Yeah, that’s the thing, I feel like artists in their lane get a bad rap for not being good enough writers but it’s just a different delivery of it. I find joy in the sense of humor in it. There’s so many Thug bars that make me laugh or the way he might say something just kinda makes you scratch your head. But like Anakin was saying, you don’t have to pigeonhole yourself into one certain style. Even when it comes to just being a consumer.


Fly Anakin: I was just being a kid about it. Like, “I gotta do this and only this” because I was listening to straight Wu-Tang and fuckin’ Nas and Biggie all fuckin’ day. High school was a drag.


Henny L.O.: Yeah, word. Looking back we was damn near trying to be rebellious to times changing for real, for real.


Fly Anakin: On God! And that was the lamest part!


For the new record, do y’all have plans to put out physical records?
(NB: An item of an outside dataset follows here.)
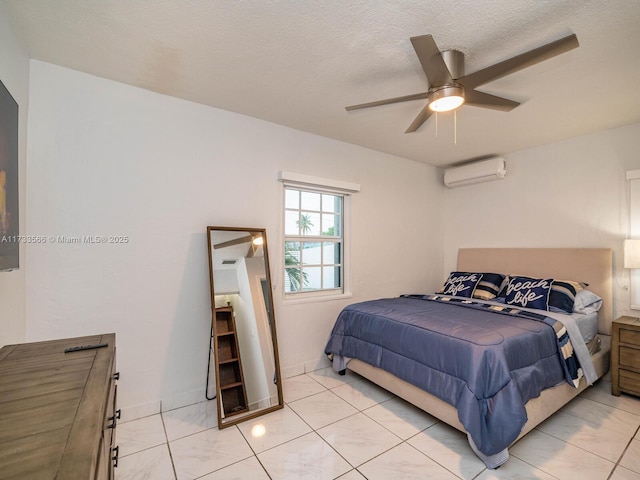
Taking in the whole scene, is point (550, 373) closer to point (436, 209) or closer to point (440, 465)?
point (440, 465)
How does that go into the creative direction for whenever you guys are piecing together a body of work?


Henny L.O.: I mean we still fans too. That shit fun to us. Yeah, muhfuckas sell merch and all that, but I like artwork. I like being able to look and see the credits on some nerdy, fun fact shit. Seeing who did what, who said what, and who produced what. It’s always important to do that shit.


Fly Anakin: One summer when I was a kid, probably like 13-14, I was downloading OD illegal music, just going on Pirate Bay and downloading n****s’ whole discographies and shit. It got to the point when I was like “Ight I like this album,” and I wanted to have the physical copies of shit. But when I go about making physical shit, like the Skinemaxxx vinyl, I try to max and do all the coolest shit that I can do. I definitely got one of the best vinyl packages ever and that’s what it came from.


Obviously you guys have years worth of songs on the backend. Are y’all piecing together a tracklist of both old and new songs?


Henny L.O.: We being real meticulous about it. Some stuff still smack years later, some of it don’t, you feel me? All of us have gotten a lot better too. We not leaving nothing on the table. And like I said we really fuck with each other, so honesty don’t necessarily cause no disruption within our function. We get to it and we just make it happen. So when I say we on probably our fifth version of this album, it’s literally that, because we either keep getting better or circumstances just change.


What’s the long-term vision past this album?


Big Kahuna OG: This for the bitches. *laughs*


Henny L.O.: It is very much for that.


Fly Anakin: What I really wanna do is have the group be able to move around and do shit together or separate. Without too much pushback from anybody. I just want everybody to be respected, basically. Respected and paid. Whatever happens after that is gon’ happen.